Home > OS >  Failed attempt at web sraping with Selenium
Failed attempt at web sraping with Selenium

Time:01-22

After a failed attempt using just BeautifulSoup, I decided to try this with Selenium. The script is an attempt to get the subtitles for the specific TV Show or movie that is defined. If you look at the code, you'll see that there are quite a few wait.until with what seems enough of a pause to let Selenium do its work. I'm still getting the error message:

selenium.common.exceptions.TimeoutException: Message: 
Stacktrace:
0   chromedriver                        0x0000000104652fa8 chromedriver   4886440
1   chromedriver                        0x00000001045d0643 chromedriver   4351555
....

Here's the code I'm using:

# Import the necessary modules
from selenium import webdriver
from selenium.webdriver.common.by import By
from selenium.webdriver.support.ui import WebDriverWait
from selenium.webdriver.support import expected_conditions as EC
from selenium.webdriver.chrome.options import Options
import requests
from bs4 import BeautifulSoup
import re


options = webdriver.ChromeOptions()
options.binary_location = "/Applications/Google Chrome.app/Contents/MacOS/Google Chrome"
chrome_driver_binary = "/usr/local/bin/chromedriver"
browser = webdriver.Chrome(chrome_driver_binary, chrome_options=options)

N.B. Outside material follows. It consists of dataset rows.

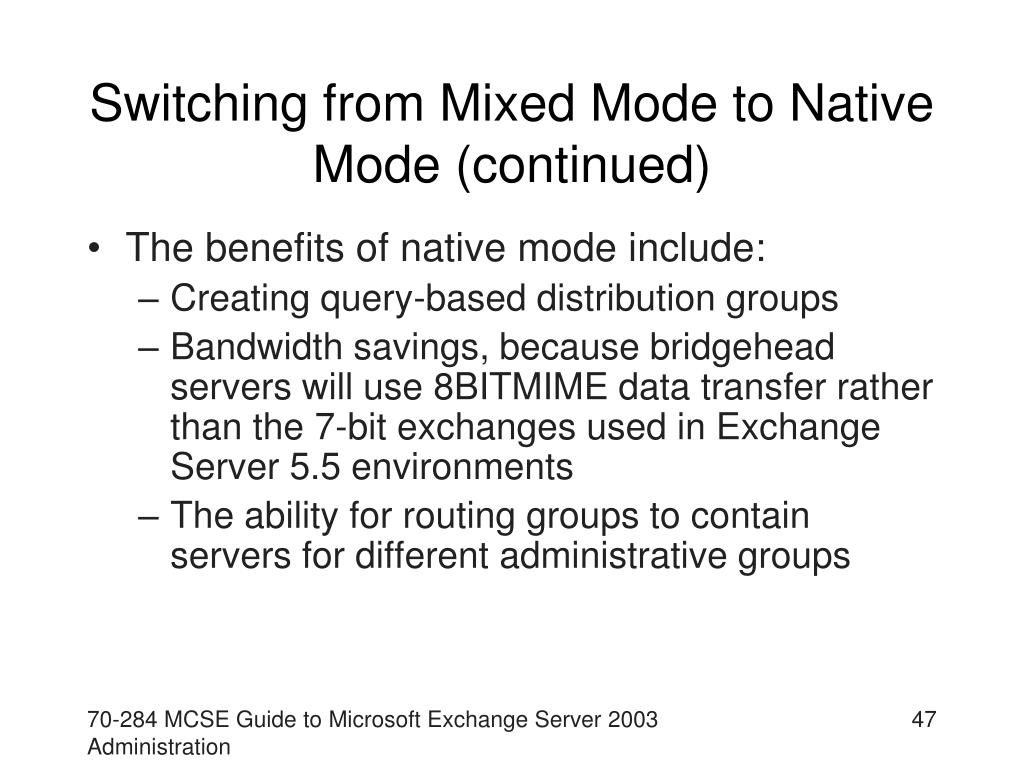 Switching from Mixed Mode to Native Mode (continued)
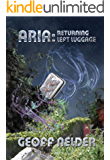 ARIA : Returning Left Luggage: Book Two of The ARIA Trilogy: Humanity On the Edge of Extinction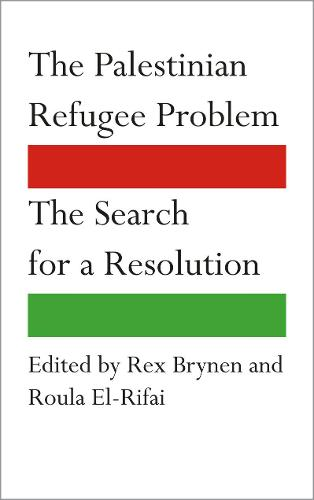 The Palestinian Refugee Problem: The Search for a Resolution (Paperback)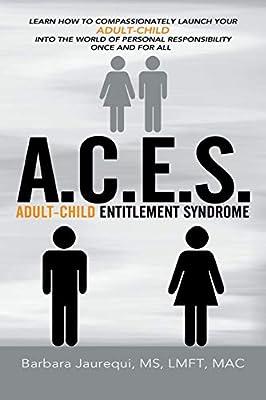 A C E S Adult Child Entitlement Syndrome Barbara Jaurequi 9781477285121 Amazon Com Books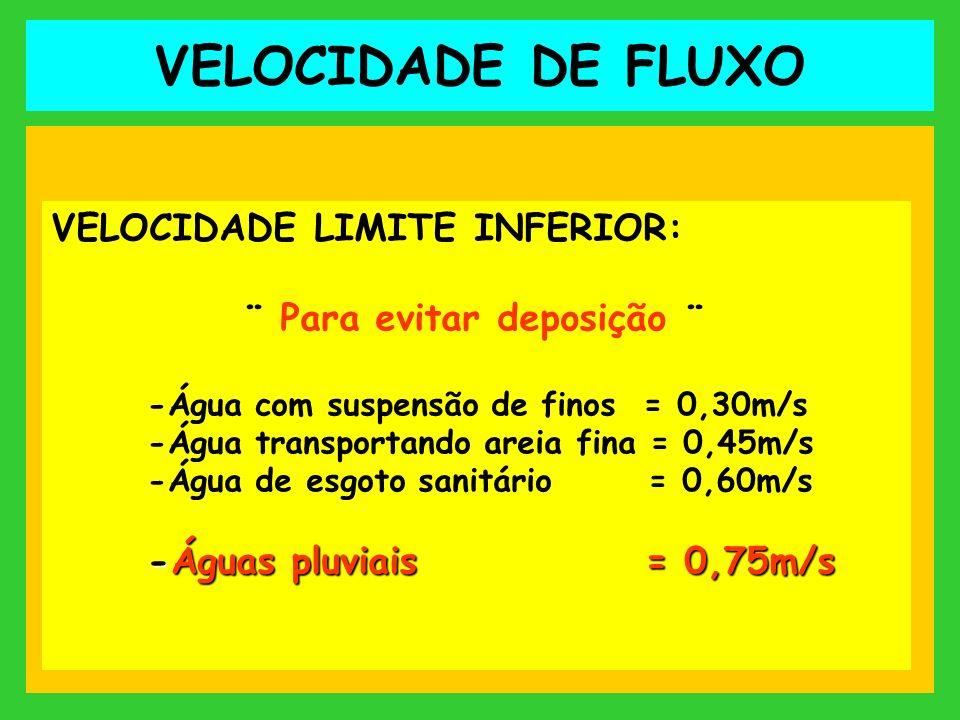 VELOCIDADE DE FLUXO VELOCIDADE LIMITE INFERIOR: ¨ Para evitar deposição ¨ -Água com suspensão de finos = 0,30m/s -Água transportando areia fina = 0,45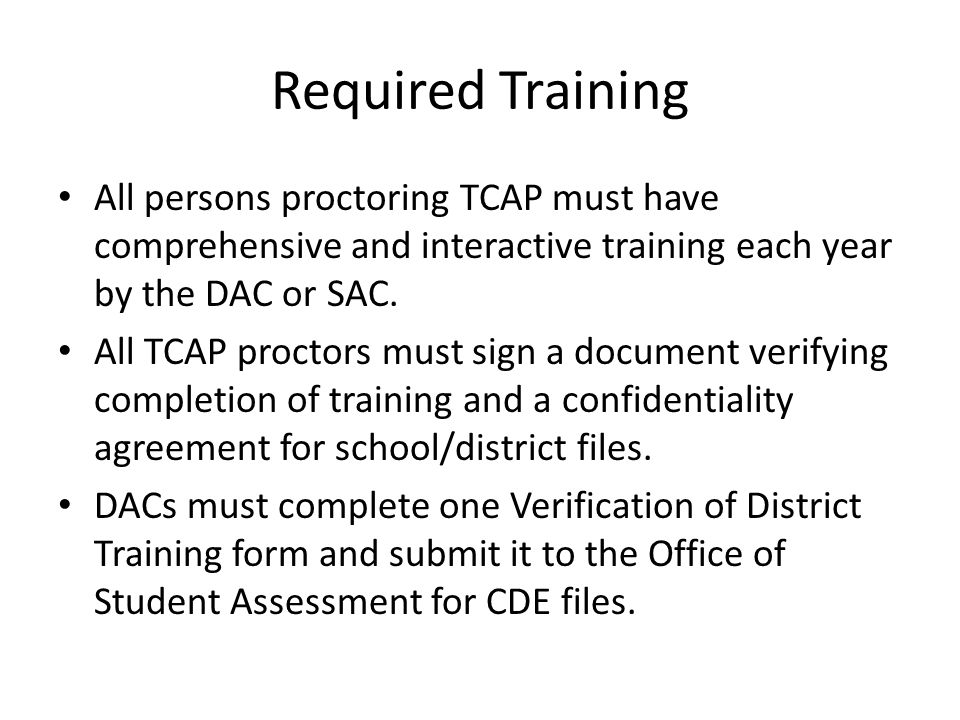 Required Training All persons proctoring TCAP must have comprehensive and interactive training each year by the DAC or SAC.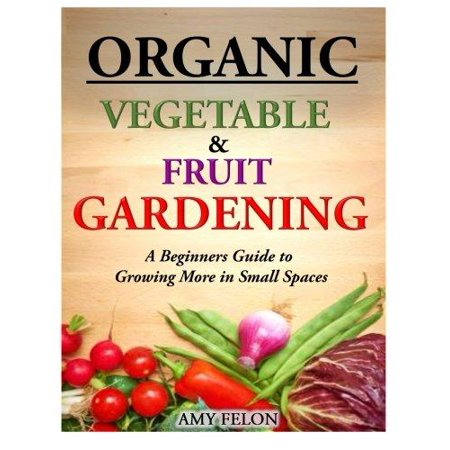 Organic Vegetable And Fruit Gardening A Beginners Guide To Growing More In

# Create a webdriver instanceand go to the website
browser.get('https://english-subtitles.org/')

# Wait for the page to fully load before trying to interact with it
wait = WebDriverWait(browser, 35)
wait.until(EC.presence_of_element_located((By.NAME, 'q')))


# Enter the name of the show in the search bar
search_input = browser.find_element(By.NAME, "q")
wait = WebDriverWait(browser, 25)
wait.until(EC.presence_of_element_located((By.NAME, 'q')))
search_input.send_keys("Babylon Berlin")


# Click the search button
wait = WebDriverWait(browser, e0)
search_button = browser.find_element_by_xpath('//button[@type="submit"]')
wait.until(EC.presence_of_element_located((By.XPATH, '//button[@type="submit"]')))
search_button.click()


# Parse the HTML content of the search results page
soup = BeautifulSoup(browser.page_source, 'html.parser')

# Find the download link of all episodes
episodes = soup.find_all('a', href=re.compile(r"download/\d "))

for item in episodes:
    # get url of item
    link = item["href"]
    # normalize episode name
    name = item.text.lower().replace(" ", "_")

    print(f"Downloading {name} from {link} url ...")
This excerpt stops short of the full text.